What you will do => Copy the rows from the line with "1966: From Good" to the line with "Starlight Christmas slot review UK Review", word for word.

Records to use =>
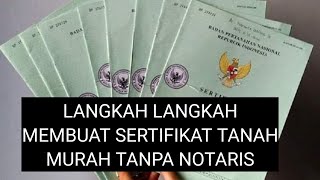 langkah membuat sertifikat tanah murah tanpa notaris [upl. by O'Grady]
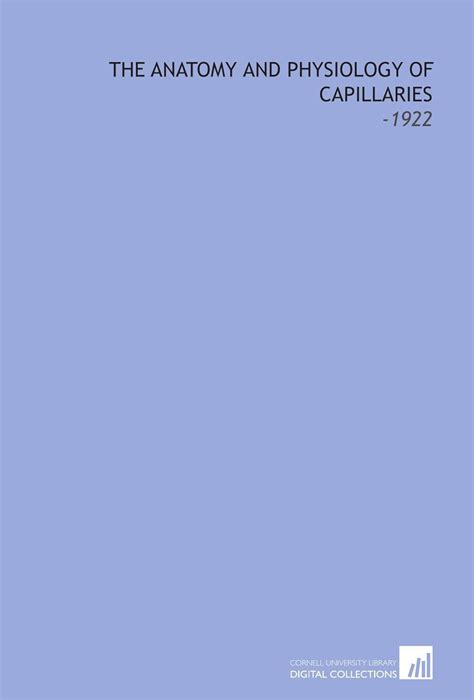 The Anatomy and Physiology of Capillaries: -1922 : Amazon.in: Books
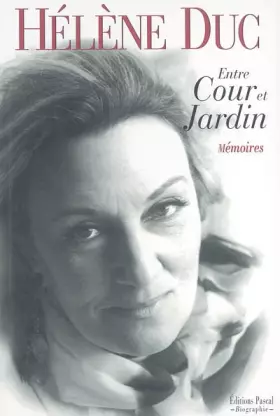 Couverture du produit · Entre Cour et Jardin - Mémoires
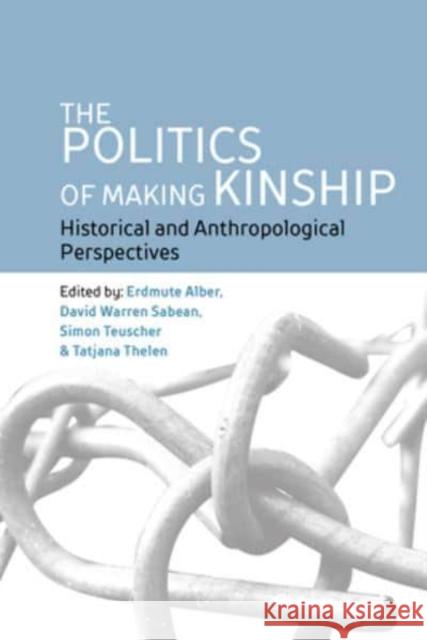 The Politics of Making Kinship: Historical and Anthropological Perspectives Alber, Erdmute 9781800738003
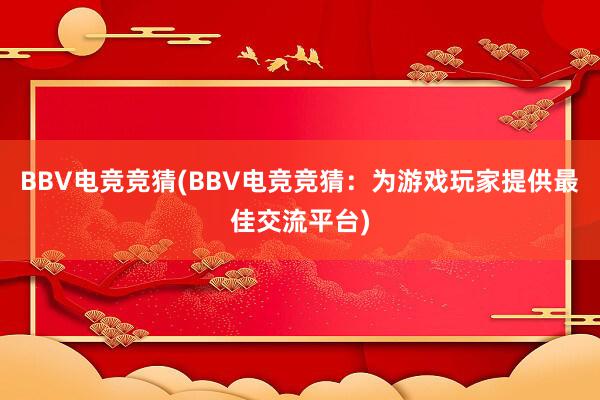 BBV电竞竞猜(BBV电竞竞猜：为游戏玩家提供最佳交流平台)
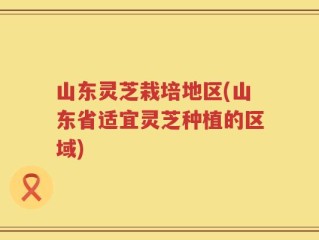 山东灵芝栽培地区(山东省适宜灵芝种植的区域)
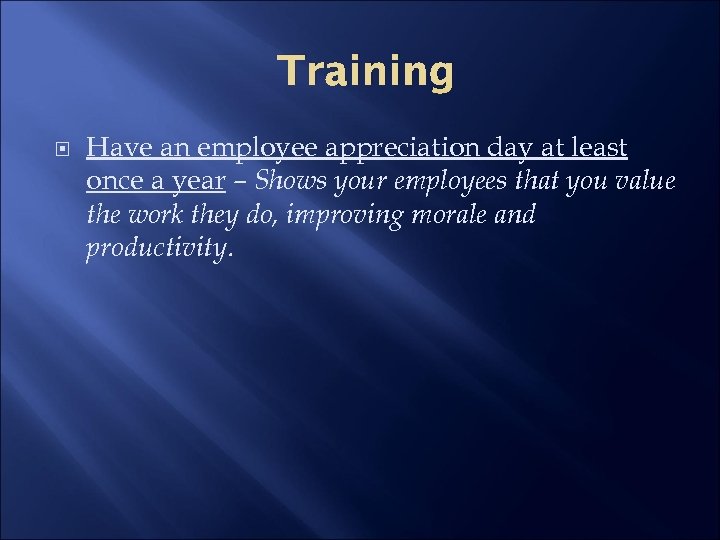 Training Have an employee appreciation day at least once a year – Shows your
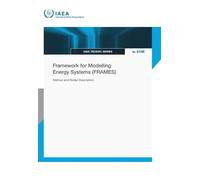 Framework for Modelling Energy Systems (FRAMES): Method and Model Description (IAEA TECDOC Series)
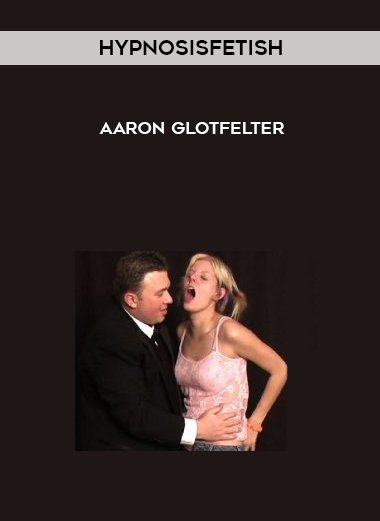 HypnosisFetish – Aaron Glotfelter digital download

--

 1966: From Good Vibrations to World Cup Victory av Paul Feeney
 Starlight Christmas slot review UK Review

Response box =>
 1966: From Good Vibrations to World Cup Victory av Paul Feeney
 Starlight Christmas slot review UK Review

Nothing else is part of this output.